Please give info on treatment method and what/if any counts were before testing.


----------



## rurbanski (Dec 27, 2011)

Sorry jrbbees,

I had posted this to go with a second thread i was involved in. This is HopGuard Spring March 23 treatment on. 1st treatment was December 7th. Did not pull count other than it was "high" in this hive. i had a mass brood dump from what looks like early spread brood, lack of food and a cold snap. I did a treatment because it was going to be done within the next two weeks and I opened everyone up to feed, grease and pollen, the weather has been for crap and rain/snow is in forcast for next week so I did everything at once... I had also got unnearved by the high mite counts I was seeing in this hive earlier this week.


----------



## frazzledfozzle (May 26, 2010)

wow that is a big mite drop!


----------



## gone2seed (Sep 18, 2011)

I've never seen a mite drop that big.It's a good thing you treated.


----------



## jrbbees (Apr 4, 2010)

Thanks, I wasn't on the other thread so i missed that info.
Mega drop!


----------



## odfrank (May 13, 2002)

The first time I used Apistan in about 1995 the mites were 1/8"-1/4" deep across the entrance.


----------



## rurbanski (Dec 27, 2011)

The 1st time I treated in December I had a knock down that made this look small time.
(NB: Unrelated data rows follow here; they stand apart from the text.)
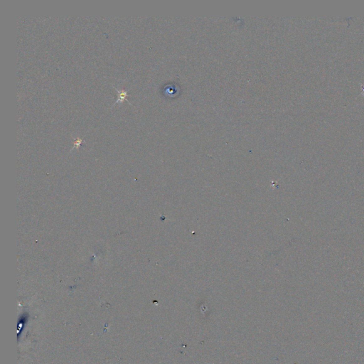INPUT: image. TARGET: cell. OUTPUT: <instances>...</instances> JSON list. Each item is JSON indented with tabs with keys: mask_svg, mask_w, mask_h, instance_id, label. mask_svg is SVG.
Instances as JSON below:
<instances>
[{
	"mask_svg": "<svg viewBox=\"0 0 364 364\" xmlns=\"http://www.w3.org/2000/svg\"><path fill=\"white\" fill-rule=\"evenodd\" d=\"M116 89V91H117L118 93V97H117V100L116 101V102L114 103V105L117 104V103H119V102H122L124 101H126L127 102H129V104H131L127 99V97H128V93H127V91H120V90H117L116 88H115Z\"/></svg>",
	"mask_w": 364,
	"mask_h": 364,
	"instance_id": "6da1fadb",
	"label": "cell"
},
{
	"mask_svg": "<svg viewBox=\"0 0 364 364\" xmlns=\"http://www.w3.org/2000/svg\"><path fill=\"white\" fill-rule=\"evenodd\" d=\"M82 142H83V139L82 138H78L74 142V146L76 147H78L81 144Z\"/></svg>",
	"mask_w": 364,
	"mask_h": 364,
	"instance_id": "7a4b0ae2",
	"label": "cell"
}]
</instances>
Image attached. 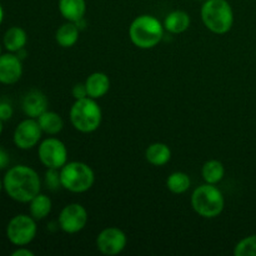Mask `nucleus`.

I wish I would have gotten a picture that day. This hive has had problems since the word go.


----------



## rurbanski (Dec 27, 2011)

Sorry I was out of town here is the 48 hour latter picture form the same treatment.


----------



## HONEYDEW (Mar 9, 2007)

I am surprised the hive is still alive with that high of a count. good luck this season


----------